What to produce:
Write out the entries below exactly, starting at the first line and stopping after the line that contains "Sunshine Key Rv Resort & Marina 大松礁岛 外观 照片"; skip all pictures.

────────────────────────────────────────

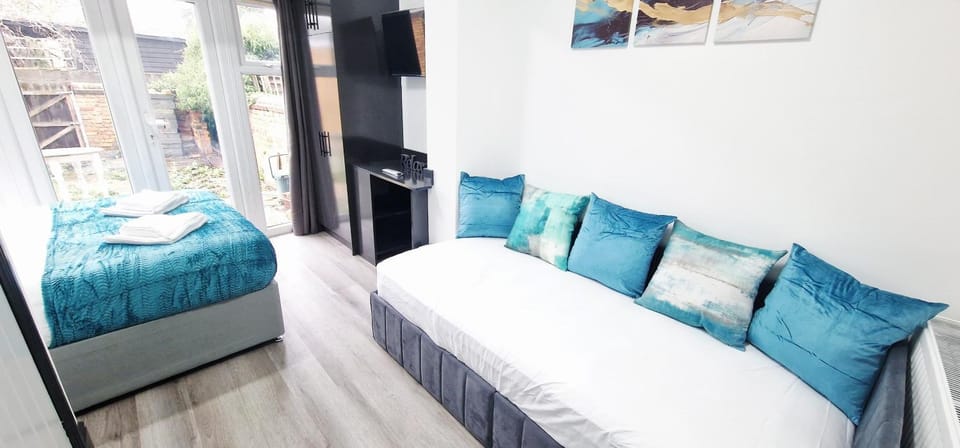 Modern Flat Close to Oxford City Centre Apartment in Oxford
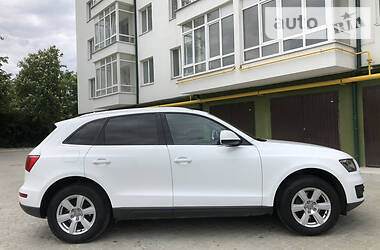 Універсал Audi Q5 2012 в 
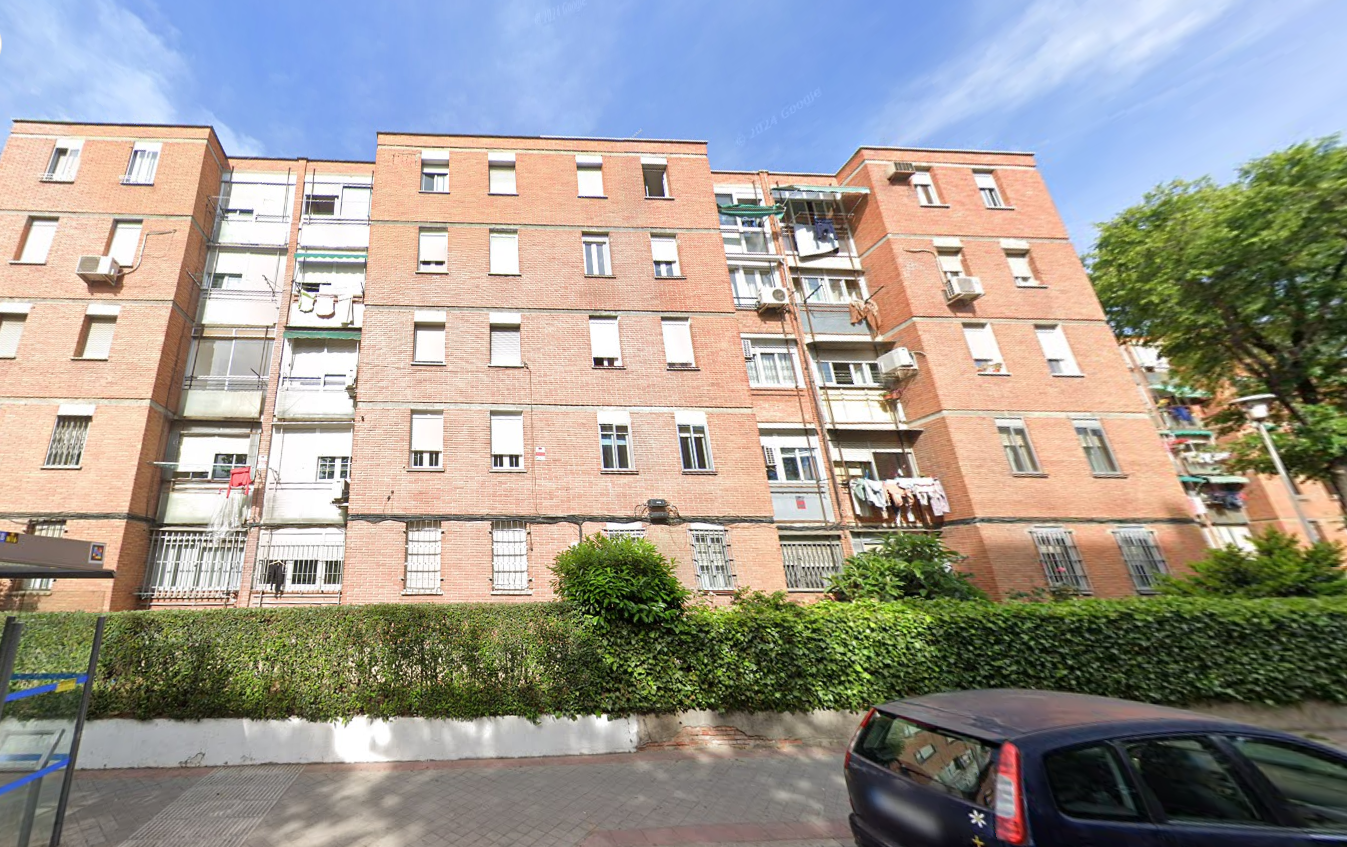 Inversión Houseboz Belzunegui Carabanchel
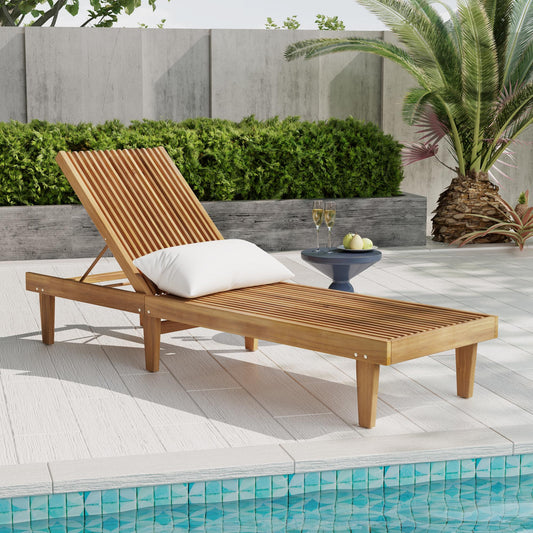 NADINE CHAISE LOUNGE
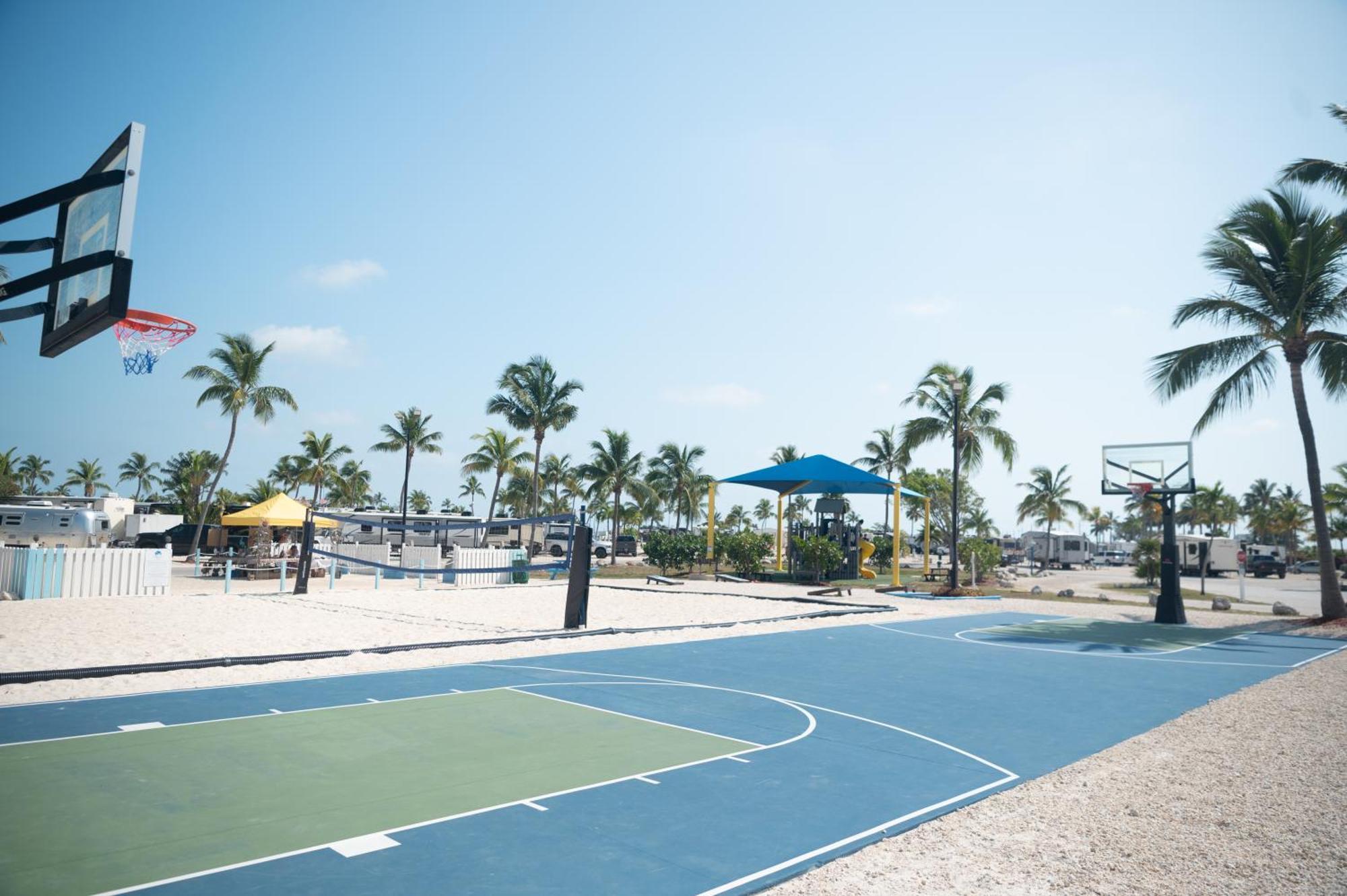Sunshine Key Rv Resort & Marina 大松礁岛 外观 照片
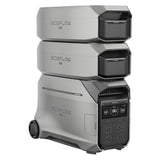 EcoFlow Delta Pro 3 with 4000W total AC Output and Built in 4096Wh (341Ah@12V) - additional product view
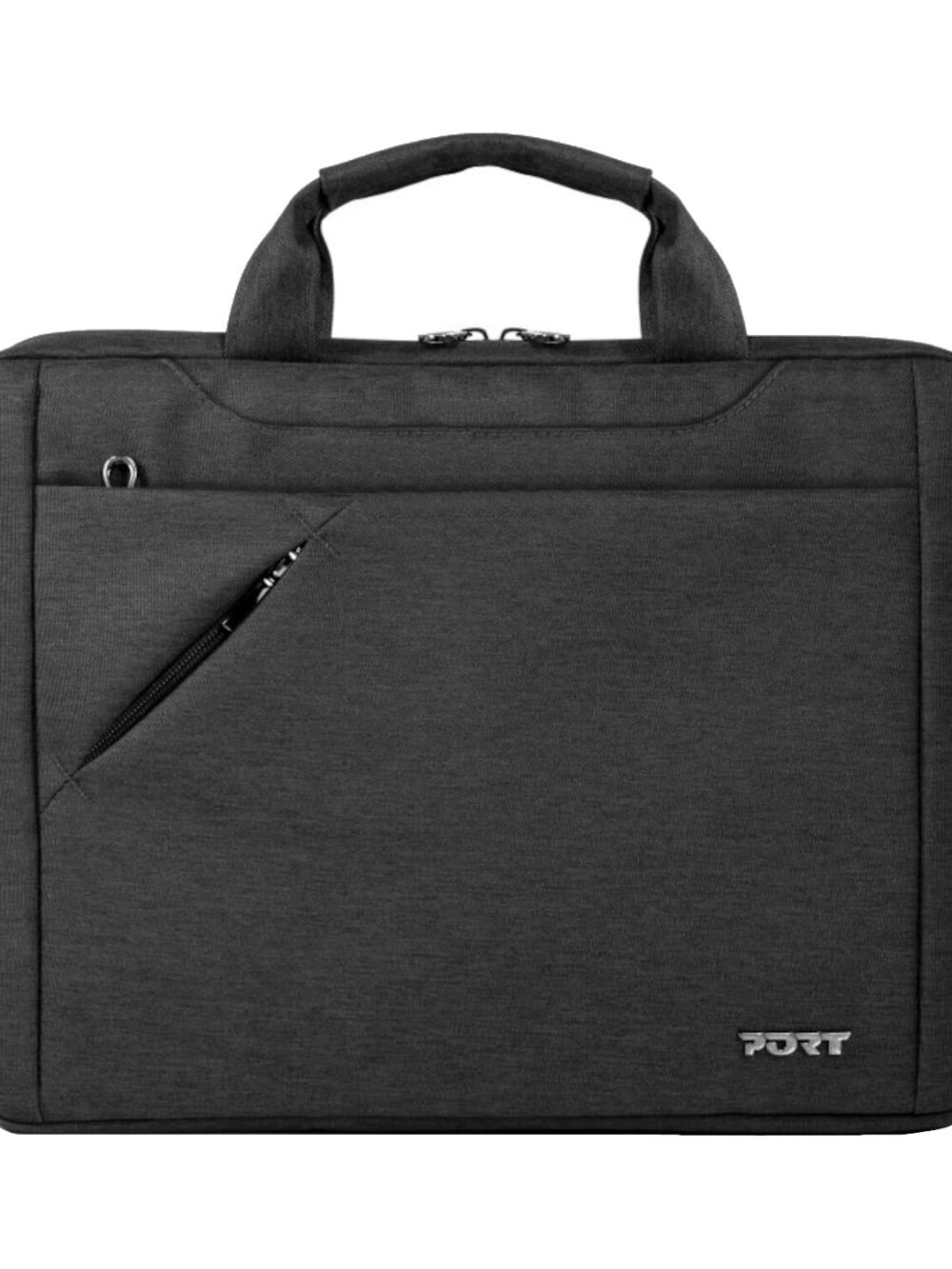 Port Designs SYDNEY Eco 15.6” Laptop Bag - Black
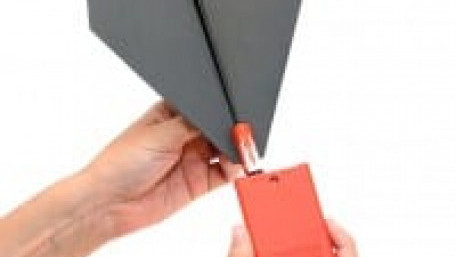 PowerUp Electric Paper Airplanes and Extend Your Flying Times
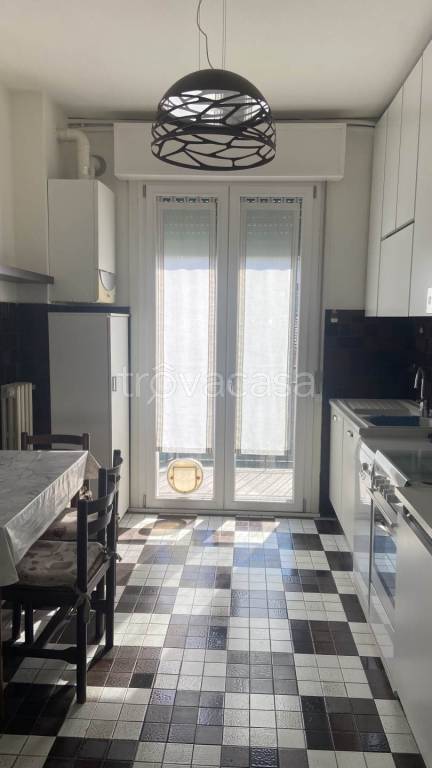 appartamento in affitto a Parma in zona San Leonardo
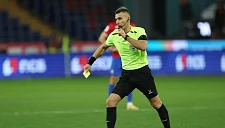 Пресс-служба «Сочи» отреагировала на спорные решения арбитра в игре с ЦСКА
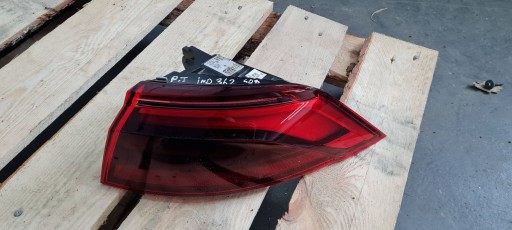 Sq8 q8 rsq8 лифт светодиод слева влево задняя часть в 24r 4m8945070aa fender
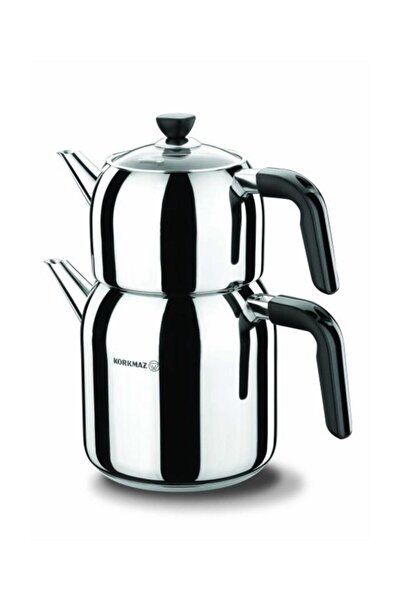 KORKMAZ Kappa 079-01 Mega Çaydanlık Takımı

────────────────────────────────────────

Answer for the task:
 Modern Flat Close to Oxford City Centre Apartment in Oxford
 Універсал Audi Q5 2012 в 
 Inversión Houseboz Belzunegui Carabanchel
 NADINE CHAISE LOUNGE
Sunshine Key Rv Resort & Marina 大松礁岛 外观 照片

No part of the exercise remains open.